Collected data
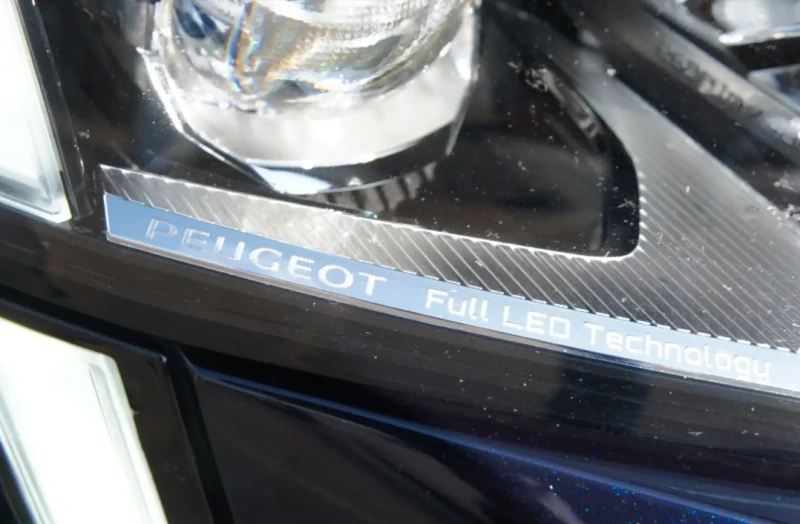 Peugeot 508 1.6PHEV/225HP/GT/PANO/ACC/FOCAL/AMBIENT, снимка 14 - Автомобили и джипове - 50575778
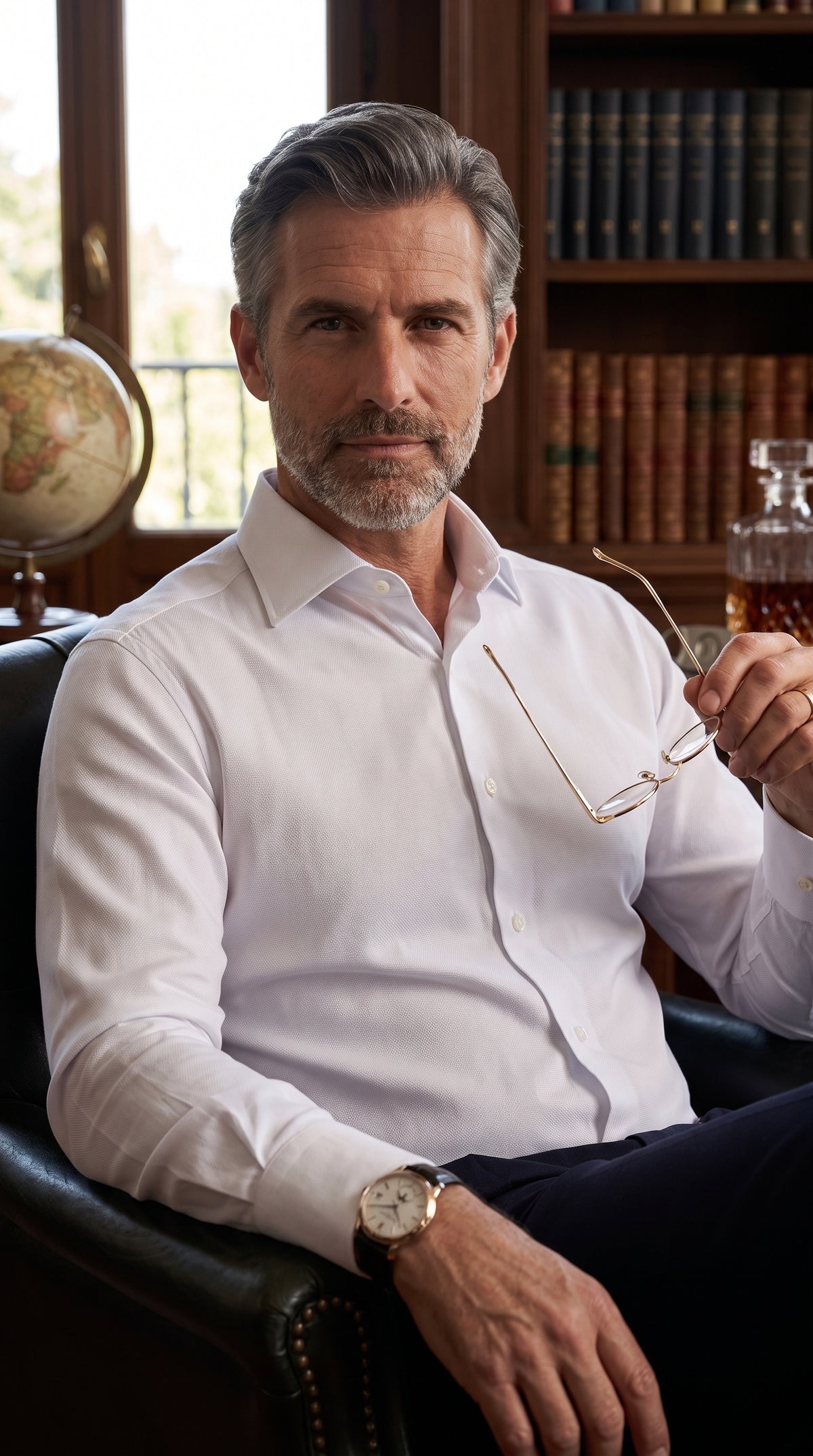 Sartorio Cotton Dress Shirt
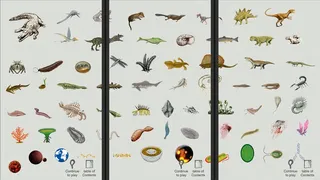 Скриншот 6 к игре Jigsaw puzzle - Evolution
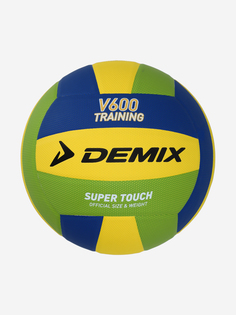 Мяч волейбольный Demix VLPU440 Super Touch, Мультицвет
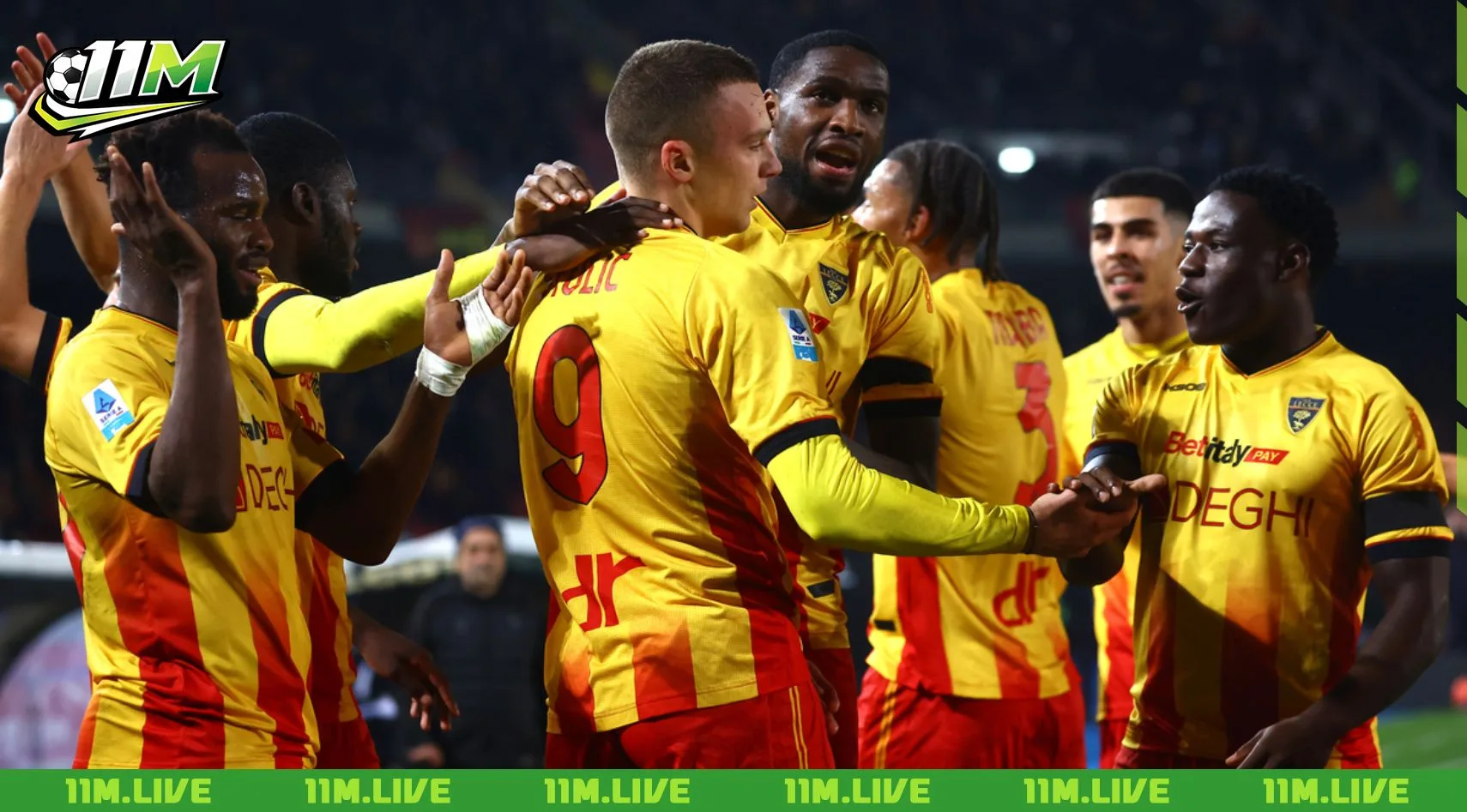 câu lạc bộ us lecce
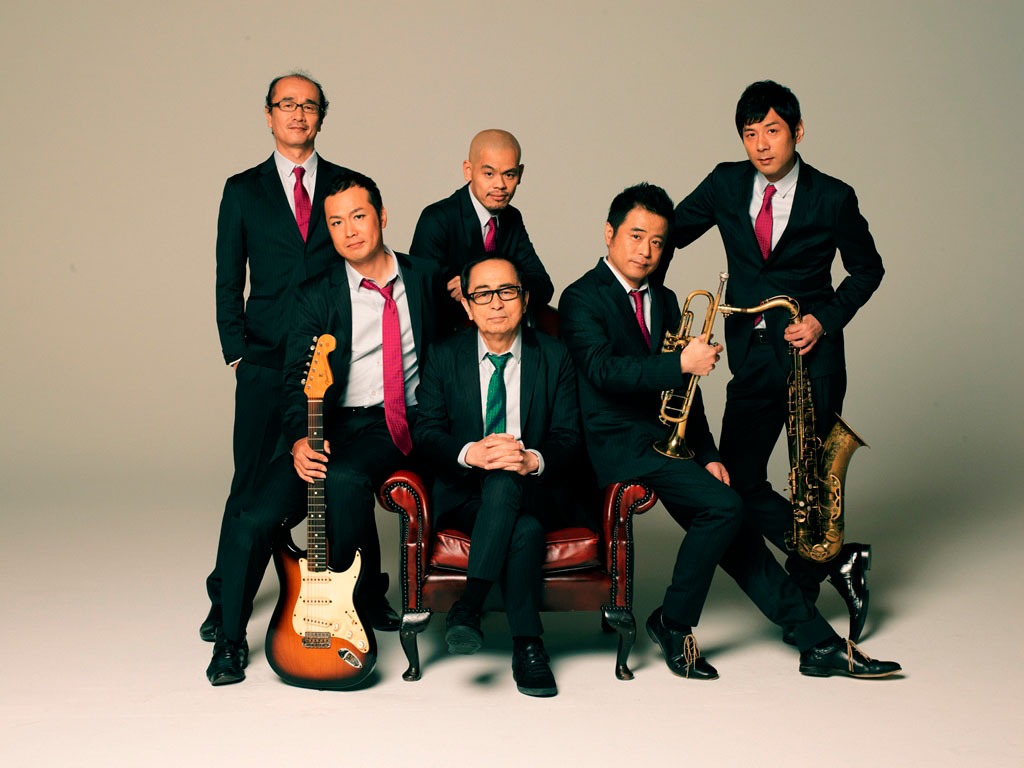 Yuji Ohno & Lupintic Five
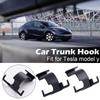 Передний крючок для багажника Крючок для хранения в багажнике для Tesla Model Y Аксессуары для салона автомобиля Укладка Уборка Автозапчасти Аксессуары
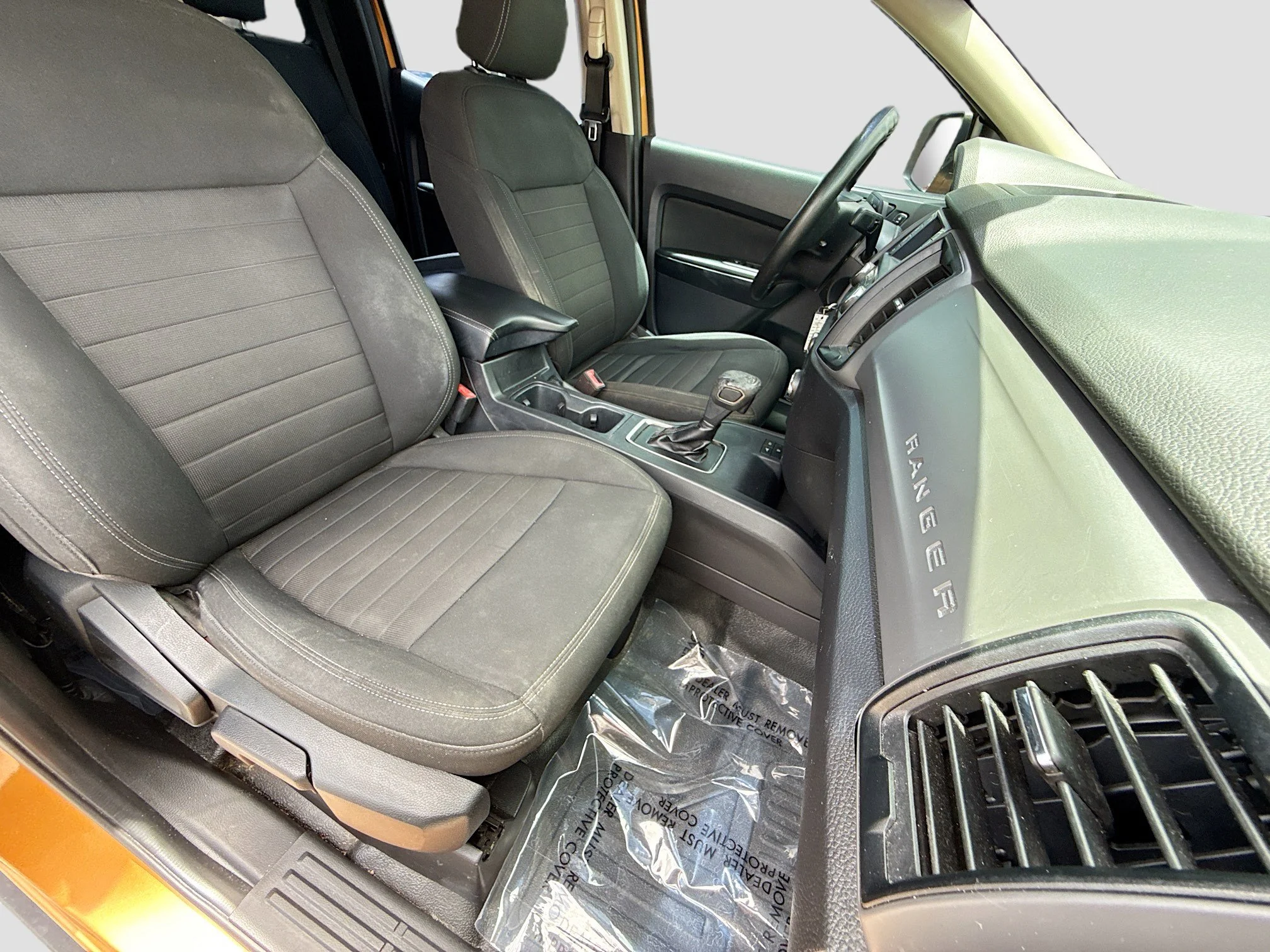 Used 2019 Saber Metallic Ford XL image 13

▸ Problem
Copy the data from the beginning through the line containing "Yuji Ohno & Lupintic Five", including that line, and leave the pictures out.

▸ The answer
 Peugeot 508 1.6PHEV/225HP/GT/PANO/ACC/FOCAL/AMBIENT, снимка 14 - Автомобили и джипове - 50575778
 Sartorio Cotton Dress Shirt
 Скриншот 6 к игре Jigsaw puzzle - Evolution
 Мяч волейбольный Demix VLPU440 Super Touch, Мультицвет
 câu lạc bộ us lecce
 Yuji Ohno & Lupintic Five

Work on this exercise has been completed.